An Inlet of Muddy Water (にごりえ), also titled Muddy Waters, is a 1953 Japanese drama film directed by Tadashi Imai. Based on three short stories by Ichiyō Higuchi, it received numerous national film prizes and is regarded as a major work of Imai by film historians.

==Plot==
In three episodes, the film portrays the fate of women during the Meiji era:

Episode 1: "The Thirteenth Night": Young wife Seki turns up at her parents' house, announcing that she wants to divorce her abusive husband. Her father talks her into returning to her marital home, as her parents' welfare and the career of her brother depend on the marriage, also reminding her that she will have to leave her young son behind. On her way back home in a rickshaw, she discovers that the driver is Rokunosuke, a childhood friend who never got over their separation. They reminisce their once mutual affection, but part ways without an outlook to meeting again.
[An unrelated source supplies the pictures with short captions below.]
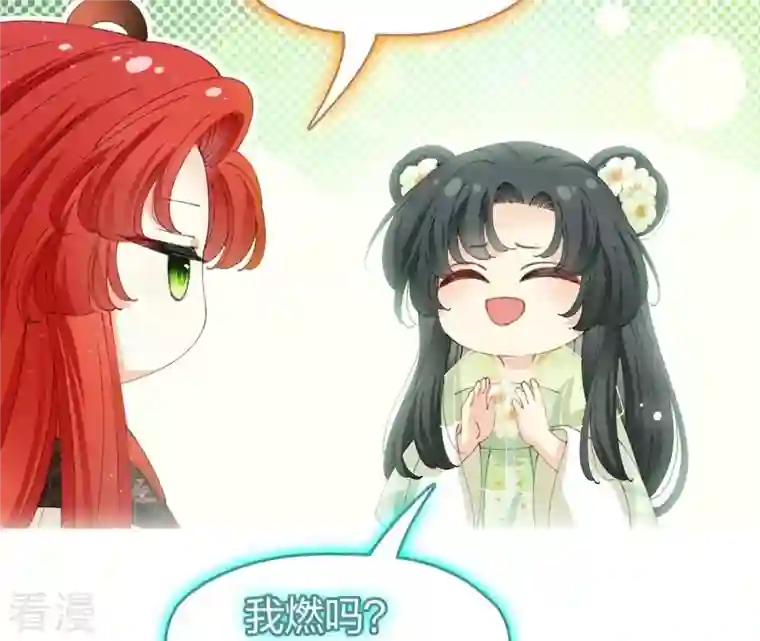 弥天玦第48话 神女现身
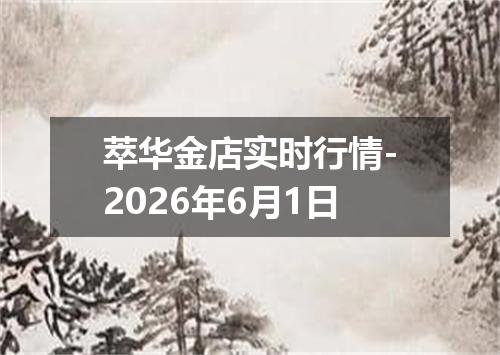 萃华金店实时行情-2026年6月1日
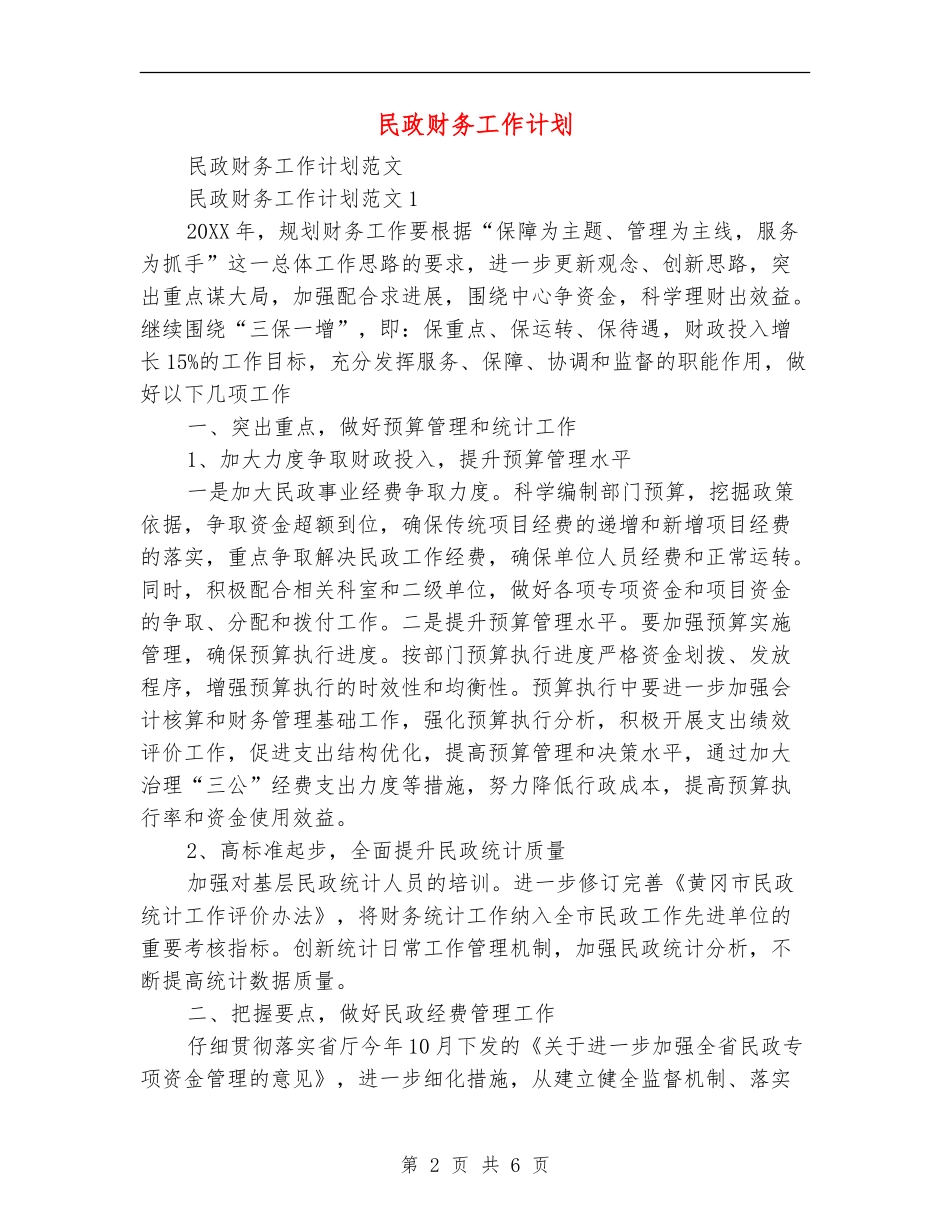 民政财务工作计划_第2页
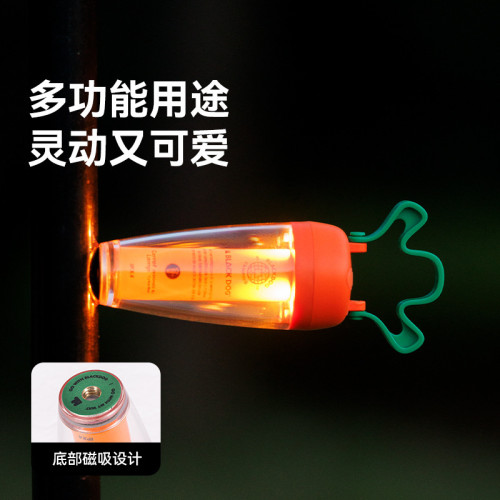 Blackdog黑狗戶外蘿蔔燈高顔值戶外長續航露營燈照明燈氛圍帳篷燈
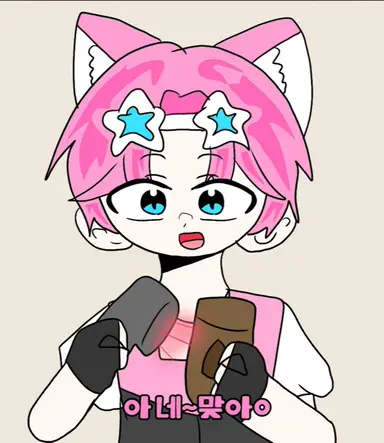 Profile image of 밥풀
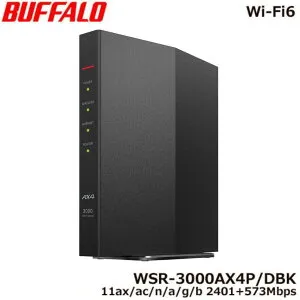 BUFFALO 無線LAN親機11ax/ac/n/a/g/b 2401+573Mbps Wi-Fi6 WSR-3000AX4P/DBK バッファロー ルーター 5GHz 160MHz（ワイドバンド）対応 アンテナを3本搭載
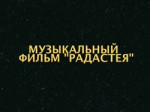 Радастея .webm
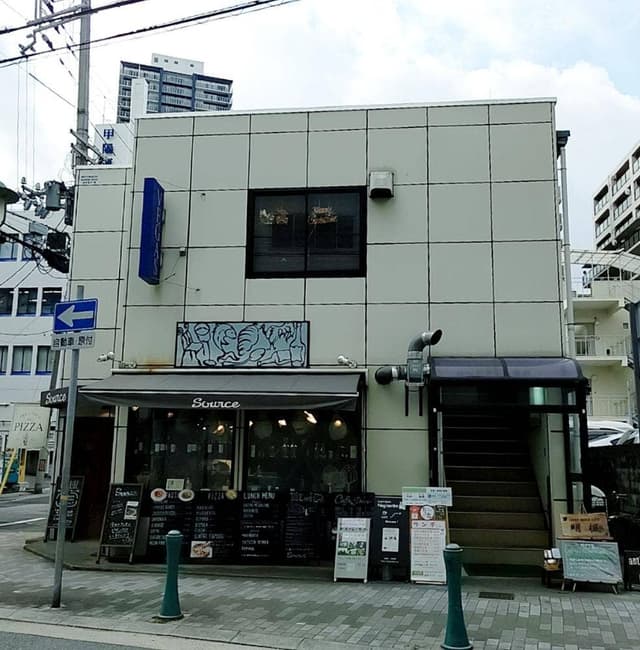 HINA MAPLE CAFE 明楓 - サブ画像2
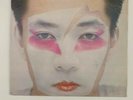 LP vinyl, Ryuichi Sakamoto 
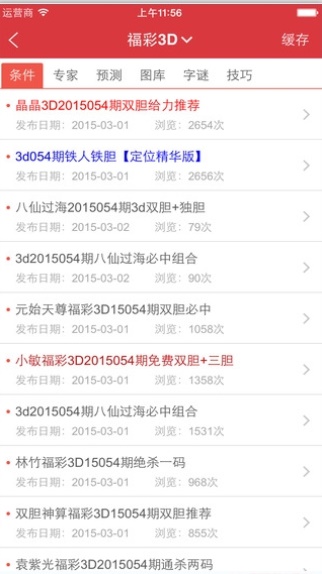 WW4887鐵算資料大全，全方位解析與SEO優(yōu)化策略，WW4887鐵算資料大全，全方位解析與SEO優(yōu)化策略指南
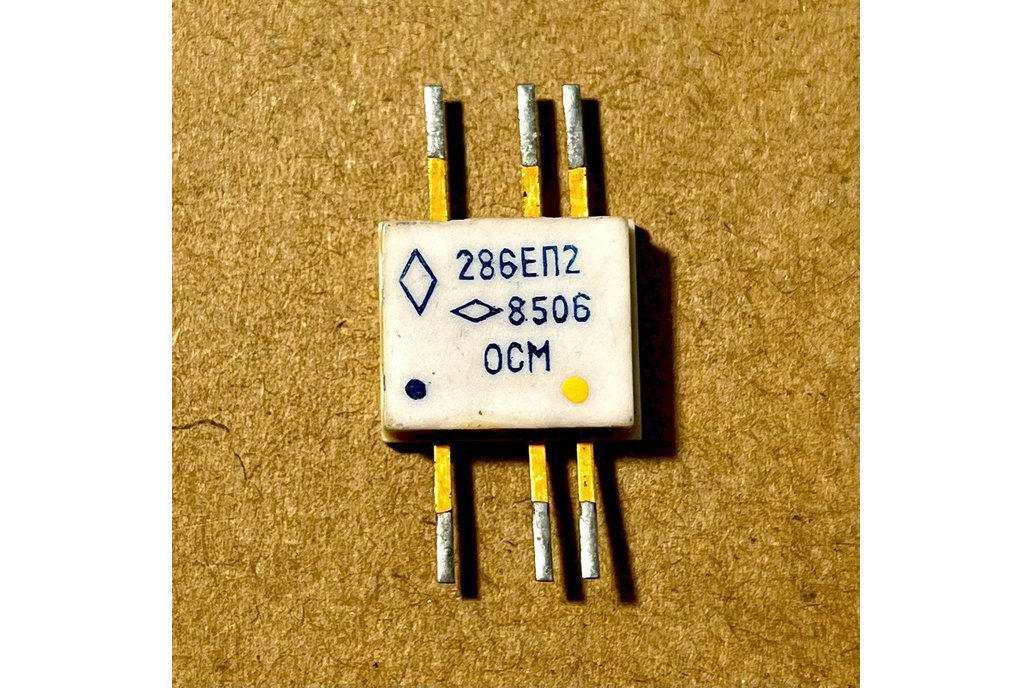 286EP5 286ЕП5 286-EP5 Microcircuit,New,lot 1 pcs. 1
Episode 2: "On The Last Day Of The Year": Mine works as a maid in the strict household of Mrs. Yamamura, wife of a wealthy businessman. To help her sick uncle who is in debt, Mine asks her employer to lend her money. Mrs. Yamamura first agrees, but later withdraws her offer. Out of desperation, Mine steals money from a household drawer and gives it to her aunt. Moments before her misdemeanour is revealed, Mrs. Yamamura's carefree son Ishinosuke takes the remaining money to waste it on gambling and drinking, thus obliterating all traces of Mine's theft.

Episode 3: "Troubled Waters": Courtesan O-Riki is the "star" of a brothel in a red light district. To her disapproval, she is still being followed by her impoverished former patron Genshichi who spent all his money on her. O-Riki gets involved with a new client, Asanosuke, but is reluctant to the possible prospect of marriage, citing her profession and her poor upbringing as reasons. Meanwhile, Genshichi forces his wife and little son to leave him due to her constant complaints that he is unable to support the family. Afterwards, he waylays O-Riki, murders her and commits suicide.

==Cast==
Episode 1: "The Thirteenth Night"
- Ken Mitsuda as Saito Kanae
- Akiko Tamura as Saito Moyo
- Hiro Kumon as Saito Inosuke
- Yatsuko Tanami as Harada Seki
- Hiroshi Akutagawa as Takasaka Rokunosuke

Episode 2: "On The Last Day Of The Year"
- Susumu Tatsuoka as Yamamura Kahee
- Teruko Nagaoka as Yamamura Aya
- Noboru Nakaya as Yamamura Ishinosuke
- Kyōko Kishida as Yamamura Shizuko
- Yoshiko Kuga as Mine
- Nobuo Nakamura as Yasubee
- Michiko Araki as Shin
- Shiro Inui as Minosuke
- Kazuo Kitamura as Rickshaw man

Episode 3: "Troubled Waters"
- Hisao Toake as Tobei
- Yoshie Minami as O-Yae
- Chikage Awashima as O-Riki
- Sō Yamamura as Asanosuke
- Seiji Miyaguchi as Genshichi
- Haruko Sugimura as O-Hatsu
- Maiko Hojo as O-Taka
- Natsuko Kahara

==Release==
An Inlet of Muddy Water was shown in competition at the 1954 Cannes Film Festival.

==Literary source==
An Inlet of Muddy Water is based on Ichiyō Higuchi's short stories The Thirteenth Night (十三夜, 1895), On the Last Day of the Year (大つごもり, 1894), and Troubled Waters (also: Muddy Bay, にごり江, 1895). Other than the film, Higuchi's original story Troubled Waters ends with the discovery of the bodies of O-Riki and Genshichi and the passersby's speculations whether the two committed shinjū (lovers' double suicide) or O-Riki fell victim to a crime, leaving it to the reader to decide.

==Legacy==
An Inlet of Muddy Water was screened at the Museum of Modern Art in 2022 as part of its "Beyond Ozu: Hidden Gems of Shochiku Studios" retrospective.

==Awards==
An Inlet of Muddy Water was awarded the Kinema Junpo Award, the Blue Ribbon Award and the Mainichi Film Award for Best Film. Two additional Mainichi Film Awards went to Imai for Best Direction and Haruko Sugimura as Best Supporting Actress (for An Inlet of Muddy Water and Tokyo Story).